Refugees from Ukraine could lead to a test for the EU, notes an article in Spiegel.
In fact, according to the same publication, the EU is poorly prepared for the arrival of millions of people. A new controversy over redistribution quotas is already under way, he said.
The Russian invasion of Ukraine has led to the largest refugee movement Europe has seen since World War II. A move, therefore, that is likely to significantly overshadow the culmination of the 2015 refugee crisis – and for which the European Union now seems unprepared.
“The EU must quickly set up a co-ordination to ensure that refugees are treated in a humane way,” said Clara Bouger, a member of the German Federal Parliament from the Left Party. However, this coordination is still in its infancy, as diplomats in Brussels and in various EU capitals have unanimously emphasized.
This became clear last week at a crisis meeting of representatives of the EU Member States, the Commission and the European Parliament in Brussels.
Italy, Greece and Luxembourg have called for plans “for the sustainable accommodation of hundreds of thousands of refugees”, according to a confidential report by the German delegation to the EU.
Italy also expects additional refugee flows from Africa, as food shortages are expected there due to the war in Ukraine. France and Germany have called for a great need for coordination between EU countries.
However, representatives of EU member states close to Ukraine from all countries remained calm. According to the report, Hungary, Slovakia, Slovenia and Finland have stated that they do not currently need EU support.
According to diplomats, Warsaw is also trying to cope without EU assistance for as long as possible. Background: The Government of Poland, together with Hungary and some other Eastern EU countries, has so far prevented any compulsory distribution of refugees.
“As soon as it has to ask other countries to accept refugees, a door opens that the Polish government wants to keep closed,” said a Brussels diplomat.
Berlin, however, is now reinstating quotas in the game. “Poland has welcomed almost two million people and is doing a great job right now. Like other countries bordering Ukraine,” Federal Interior Minister Nancy Fesser (SPD) told Spiegel. These countries must now be relieved, he said. “The aim must be to distribute Ukrainian refugees within Europe according to defined quotas.
How difficult this will be was also seen during the Brussels meeting on the crisis. When Greece put forward the idea of ”compulsory solidarity”, as sooner or later the resettlement of refugees will be needed, the representative of Hungary immediately rejected the proposal, saying that such controversial issues are “counterproductive”.
However, the scale of the problem can hardly be disputed. Four million people could leave Ukraine, EU Crisis Management Commissioner Janez Lenarčič estimated at the end of February.
In early March, the EU Commission adopted a directive on the mass influx of displaced persons, in order to enable their non-bureaucratic reception. But which country will receive how many refugees is not precisely regulated there – and that has hardly been an issue in Brussels so far.
“There has been almost no discussion in the EU about the distribution of people,” said Jean Asselborn, Luxembourg’s foreign and immigration minister. “So far, all this has been left to the luck and willingness of the people in the EU to help.”
In the meantime, the EU Commission is planning further financial assistance. Eight billion euros are already available in the Member States, Home Affairs Commissioner Ylva Johansson told SPIEGEL. Up to ten billion will soon follow from the EU’s multiannual fiscal framework. “And new cash flows are being identified right now.”

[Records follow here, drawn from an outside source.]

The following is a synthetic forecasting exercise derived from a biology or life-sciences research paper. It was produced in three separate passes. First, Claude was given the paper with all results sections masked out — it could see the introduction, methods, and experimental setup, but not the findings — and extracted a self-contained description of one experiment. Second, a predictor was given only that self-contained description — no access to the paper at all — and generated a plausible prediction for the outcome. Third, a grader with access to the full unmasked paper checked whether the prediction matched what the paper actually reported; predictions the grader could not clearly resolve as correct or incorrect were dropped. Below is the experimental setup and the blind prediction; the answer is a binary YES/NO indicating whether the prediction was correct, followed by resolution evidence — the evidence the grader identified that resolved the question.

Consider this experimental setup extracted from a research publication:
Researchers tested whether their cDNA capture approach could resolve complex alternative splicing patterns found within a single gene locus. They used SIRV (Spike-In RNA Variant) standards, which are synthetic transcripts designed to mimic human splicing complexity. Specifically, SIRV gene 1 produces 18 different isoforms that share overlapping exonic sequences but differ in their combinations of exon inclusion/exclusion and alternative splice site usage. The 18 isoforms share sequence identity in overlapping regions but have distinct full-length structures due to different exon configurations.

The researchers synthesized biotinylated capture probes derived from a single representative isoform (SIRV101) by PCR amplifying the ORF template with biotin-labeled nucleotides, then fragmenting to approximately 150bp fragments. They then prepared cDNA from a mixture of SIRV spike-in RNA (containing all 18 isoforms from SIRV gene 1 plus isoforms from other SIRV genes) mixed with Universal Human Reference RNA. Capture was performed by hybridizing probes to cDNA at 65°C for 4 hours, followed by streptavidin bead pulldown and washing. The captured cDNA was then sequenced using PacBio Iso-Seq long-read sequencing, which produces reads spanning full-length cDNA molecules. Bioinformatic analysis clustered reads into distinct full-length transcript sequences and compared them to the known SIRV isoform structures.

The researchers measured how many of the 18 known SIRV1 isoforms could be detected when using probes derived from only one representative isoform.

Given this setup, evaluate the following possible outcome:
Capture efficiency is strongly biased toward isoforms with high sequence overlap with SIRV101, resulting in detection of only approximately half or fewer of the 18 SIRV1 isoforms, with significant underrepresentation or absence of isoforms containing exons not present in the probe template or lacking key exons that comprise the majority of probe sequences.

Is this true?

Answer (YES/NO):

The Commission also sees the current crisis as an opportunity to finally make progress towards a common refugee policy in the EU. Although it is unlikely that countries such as Poland or Hungary will now agree on a distribution key, a Commission official says . “But it could at least make it easier to agree on a basic weight distribution.”
This would not require each country to receive a specific share of refugees. Those who allow fewer people to enter the country could financially support countries hosting many refugees. “We need a large fund to which everyone will pay and from which the money will be distributed according to the burden,” said Erik Marquardt, Green’s expert on immigration in the European Parliament. “This would be an important step towards a common asylum policy.”
But even if the optimists of the Commission and Parliament are right, it will happen in the months or even years to come.
It will not help much to deal with those who have escaped so far – and they are the ones who “left before the war really started,” Asselborn said. “Those who are leaving now will come to us with very different psychological and physical traumas.”
Another problem will only arise in the weeks and months after: “No one,” says Asselborn, “will be able to tell these people when they can return home.”